Cette requête suscite de nombreuses réactions dans l’opinion publique camerounaise en raison du parcours politique d’Henry Fossung, longtemps associé au Southern Cameroons National Council, mouvement ayant porté des revendications sécessionnistes dans les régions anglophones du Cameroun.
Pour certains observateurs, cette demande ravive le débat sur les responsabilités historiques et politiques des figures du séparatisme anglophone dans la crise qui a secoué les régions du Nord-Ouest et du Sud-Ouest, provoquant des milliers de morts, d’importants déplacements de populations et de lourdes destructions matérielles.

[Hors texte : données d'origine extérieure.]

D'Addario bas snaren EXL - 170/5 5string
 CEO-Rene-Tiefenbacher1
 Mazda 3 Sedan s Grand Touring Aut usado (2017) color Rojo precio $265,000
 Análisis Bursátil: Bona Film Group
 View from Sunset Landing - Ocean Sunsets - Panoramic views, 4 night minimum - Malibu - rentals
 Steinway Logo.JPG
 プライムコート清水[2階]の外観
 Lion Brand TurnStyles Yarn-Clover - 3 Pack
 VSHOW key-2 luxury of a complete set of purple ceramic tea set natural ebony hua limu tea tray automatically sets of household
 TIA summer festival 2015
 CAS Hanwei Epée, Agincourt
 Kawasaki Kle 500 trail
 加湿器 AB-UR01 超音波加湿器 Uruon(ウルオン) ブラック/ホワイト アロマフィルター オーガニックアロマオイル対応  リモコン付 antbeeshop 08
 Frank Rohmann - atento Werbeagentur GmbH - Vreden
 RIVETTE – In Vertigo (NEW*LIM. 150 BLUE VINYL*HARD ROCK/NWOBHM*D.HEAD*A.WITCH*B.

D’autres estiment cependant que la question humanitaire et familiale liée au décès d’un ancien responsable politique devrait être dissociée des tensions politiques entourant la crise anglophone.
À ce stade, aucune réaction officielle des autorités camerounaises n’a été rendue publique concernant cette demande d’assistance.
Le Southern Cameroons National Council milite depuis plusieurs décennies pour l’indépendance des régions anglophones du Cameroun. La crise anglophone, qui s’est intensifiée à partir de 2016, a évolué en conflit armé opposant groupes séparatistes et forces de sécurité, devenant l’une des crises sécuritaires les plus graves de l’histoire récente du pays.